__Instructions__.
a – From the American Sniper review below, echo the passage starting with "With a name" and going on through "of the Christ.".
b – According to the American Sniper review below, how many tours did Chris Kyle serve in the Iraq War?
c – Translate this sentence from the American Sniper review below into Spanish: "Eastwood by no means immortalizes Kyle; his kills weren't victories."

__Excerpted passage__.
Published On: Wed, Feb 4th, 2015

American Sniper:Cooper hits the mark


By: Megan Shea

With a name like Clint Eastwood’s next to the director’s title, there’s bound to be plenty of hype following a film. Add an A-list cast- it’s got the critics’ attention. Throw in one of our nation’s most controversial wars as the driving plot force and you’ve got controversy. With all three, American Sniper is the perfect storm. In recent weeks, the film has grossed over $200,137 million domestic, laying claim to the biggest non-debut weekend in history, surpassing The Passion of the Christ.

Detailing the life of Chris Kyle (portrayed by Bradley Cooper), the most lethal sniper in U.S. military history, American Sniper delves into a story that will undoubtedly leave you teary-eyed. Based on Kyle’s autobiography, the film follows the U.S. Navy SEAL’s four tours served in the Iraq War, his subsequent post-traumatic stress, and the strain his absence had on his family. It follows not only the battle on the field, but the one fought in retiring and assimilating back home.

The opening scene, recounting his first of over 160 confirmed kills, sets the stage for two hours and fourteen minutes of an emotional roller coaster. Keeping watch on a rooftop, Kyle is challenged with protecting a convoy. The scene is uncomfortably quiet, until Kyle spots a woman handing off a metal object resembling an explosive device to a young boy. As we peer through Kyle’s scope, we wait. It becomes clear the boy intends on approaching the convoy and Kyle shoots. The woman rushes toward the fallen boy, grabbing the device without even checking to see if the young boy is alive. As she runs to the convoy, Kyle fires. After a pat on the back, Kyle’s unrest and disapproval toward praise begin to document a position that fueled years of unrelenting torment. This becomes the first of many anxiety-inducing, horrific scenes.

Eastwood and Cooper don’t shove sometimes unsightly hardships under the rug; they push the boundaries, venturing to recount what thousands of soldiers deal with after the feigned heroism wear off. Eastwood by no means immortalizes Kyle; his kills weren’t victories. He doesn’t glamourize a war in typical Hollywood fashion. Gaining nearly fifty pounds in bulk for the role, Cooper delivers an act that truly does the story justice by respecting the humility of an easily distorted subject. It didn’t just do Kyle justice- it did the American soldier justice, without glamourizing their stories and without glorifying the horrors of war. As someone with military ties in my own family, the story of the American Sniper was one that truly resonates.

If sheer box office success doesn’t impress you, what happens after the film draws to a close, will. As the credits rolled in silence without a soundtrack, the entire theater remained silent. Nobody spoke as they left, which, in a world where silence is fleeting, is a rare feat.

__Excerpted records__.
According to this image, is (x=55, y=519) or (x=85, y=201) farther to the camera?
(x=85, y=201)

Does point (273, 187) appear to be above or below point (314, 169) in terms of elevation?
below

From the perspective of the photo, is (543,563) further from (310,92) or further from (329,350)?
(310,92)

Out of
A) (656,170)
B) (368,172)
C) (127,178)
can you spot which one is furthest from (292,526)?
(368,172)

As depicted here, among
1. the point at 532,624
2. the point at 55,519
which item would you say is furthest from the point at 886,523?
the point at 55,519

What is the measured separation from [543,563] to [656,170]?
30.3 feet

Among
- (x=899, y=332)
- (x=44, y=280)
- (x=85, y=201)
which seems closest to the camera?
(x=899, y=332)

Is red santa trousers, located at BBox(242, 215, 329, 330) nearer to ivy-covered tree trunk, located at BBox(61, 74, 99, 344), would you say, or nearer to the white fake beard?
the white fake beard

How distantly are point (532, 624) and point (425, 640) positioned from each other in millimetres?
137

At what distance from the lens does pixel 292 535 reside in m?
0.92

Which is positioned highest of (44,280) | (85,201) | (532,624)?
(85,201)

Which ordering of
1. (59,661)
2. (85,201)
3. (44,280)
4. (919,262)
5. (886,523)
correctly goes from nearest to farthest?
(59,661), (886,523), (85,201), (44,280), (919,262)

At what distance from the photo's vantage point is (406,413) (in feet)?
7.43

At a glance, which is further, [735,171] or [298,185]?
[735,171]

--

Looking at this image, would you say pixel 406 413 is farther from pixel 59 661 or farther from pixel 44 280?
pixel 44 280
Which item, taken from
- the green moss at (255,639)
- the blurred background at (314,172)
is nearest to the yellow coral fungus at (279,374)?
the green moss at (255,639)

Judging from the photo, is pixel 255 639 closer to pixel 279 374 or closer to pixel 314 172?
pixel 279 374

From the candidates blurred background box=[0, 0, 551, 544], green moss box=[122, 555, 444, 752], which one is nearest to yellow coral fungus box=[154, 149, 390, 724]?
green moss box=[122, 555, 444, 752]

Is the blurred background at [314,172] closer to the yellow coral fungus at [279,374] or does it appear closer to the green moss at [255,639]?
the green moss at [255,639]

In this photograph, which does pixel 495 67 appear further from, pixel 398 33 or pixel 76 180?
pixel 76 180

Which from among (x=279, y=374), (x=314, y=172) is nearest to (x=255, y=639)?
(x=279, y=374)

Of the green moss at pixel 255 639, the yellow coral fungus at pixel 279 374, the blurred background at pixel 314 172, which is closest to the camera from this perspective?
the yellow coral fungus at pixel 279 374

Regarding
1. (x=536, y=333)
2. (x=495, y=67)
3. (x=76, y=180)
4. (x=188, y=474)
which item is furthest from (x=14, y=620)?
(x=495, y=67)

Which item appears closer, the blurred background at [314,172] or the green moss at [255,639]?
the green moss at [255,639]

---

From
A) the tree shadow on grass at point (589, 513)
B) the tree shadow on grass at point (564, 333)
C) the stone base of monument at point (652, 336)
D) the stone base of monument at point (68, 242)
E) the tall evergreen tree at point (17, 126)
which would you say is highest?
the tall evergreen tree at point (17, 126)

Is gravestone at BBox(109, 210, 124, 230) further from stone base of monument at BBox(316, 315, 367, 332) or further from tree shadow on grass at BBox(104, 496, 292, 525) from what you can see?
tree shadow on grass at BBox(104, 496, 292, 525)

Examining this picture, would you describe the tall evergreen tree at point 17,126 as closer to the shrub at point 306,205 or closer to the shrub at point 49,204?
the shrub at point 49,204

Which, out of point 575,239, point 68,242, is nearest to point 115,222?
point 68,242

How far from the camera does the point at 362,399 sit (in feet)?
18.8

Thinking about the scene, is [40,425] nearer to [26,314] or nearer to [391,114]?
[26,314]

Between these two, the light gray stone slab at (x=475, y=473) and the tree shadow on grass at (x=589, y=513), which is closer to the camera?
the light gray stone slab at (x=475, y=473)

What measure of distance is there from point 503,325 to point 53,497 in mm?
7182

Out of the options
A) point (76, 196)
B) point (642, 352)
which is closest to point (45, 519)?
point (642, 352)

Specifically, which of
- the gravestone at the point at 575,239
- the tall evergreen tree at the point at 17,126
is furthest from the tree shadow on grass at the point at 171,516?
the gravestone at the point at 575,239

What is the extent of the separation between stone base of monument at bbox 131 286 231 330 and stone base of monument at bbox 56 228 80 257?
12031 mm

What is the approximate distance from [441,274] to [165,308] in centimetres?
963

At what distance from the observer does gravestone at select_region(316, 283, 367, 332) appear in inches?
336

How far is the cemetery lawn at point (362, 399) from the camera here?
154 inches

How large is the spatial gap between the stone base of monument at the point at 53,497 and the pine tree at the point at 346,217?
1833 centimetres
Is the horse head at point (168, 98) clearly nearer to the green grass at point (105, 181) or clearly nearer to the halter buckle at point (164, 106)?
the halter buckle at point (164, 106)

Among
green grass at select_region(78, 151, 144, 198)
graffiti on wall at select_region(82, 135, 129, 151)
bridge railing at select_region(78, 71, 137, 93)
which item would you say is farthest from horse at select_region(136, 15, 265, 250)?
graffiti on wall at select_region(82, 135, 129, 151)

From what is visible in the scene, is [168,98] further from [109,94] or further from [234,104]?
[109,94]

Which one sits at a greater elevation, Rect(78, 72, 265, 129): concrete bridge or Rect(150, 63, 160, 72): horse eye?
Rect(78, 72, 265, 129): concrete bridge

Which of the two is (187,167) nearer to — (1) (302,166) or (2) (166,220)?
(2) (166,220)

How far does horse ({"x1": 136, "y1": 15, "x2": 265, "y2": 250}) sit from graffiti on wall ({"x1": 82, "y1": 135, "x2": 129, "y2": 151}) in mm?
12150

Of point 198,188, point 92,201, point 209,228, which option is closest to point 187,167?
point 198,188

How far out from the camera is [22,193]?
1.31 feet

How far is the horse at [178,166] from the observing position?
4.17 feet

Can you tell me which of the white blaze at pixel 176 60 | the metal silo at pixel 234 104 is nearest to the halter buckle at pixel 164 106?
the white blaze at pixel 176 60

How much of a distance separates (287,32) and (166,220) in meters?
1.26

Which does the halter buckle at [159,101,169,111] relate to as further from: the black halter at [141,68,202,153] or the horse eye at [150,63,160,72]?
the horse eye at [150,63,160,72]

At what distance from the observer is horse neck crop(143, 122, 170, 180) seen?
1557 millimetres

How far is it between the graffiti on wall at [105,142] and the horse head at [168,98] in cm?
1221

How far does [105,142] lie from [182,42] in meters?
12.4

__Solution set__.
a –
With a name like Clint Eastwood’s next to the director’s title, there’s bound to be plenty of hype following a film. Add an A-list cast- it’s got the critics’ attention. Throw in one of our nation’s most controversial wars as the driving plot force and you’ve got controversy. With all three, American Sniper is the perfect storm. In recent weeks, the film has grossed over $200,137 million domestic, laying claim to the biggest non-debut weekend in history, surpassing The Passion of the Christ.

b – Four tours.

c – Eastwood de ninguna manera inmortaliza a Kyle; sus muertes no fueron victorias.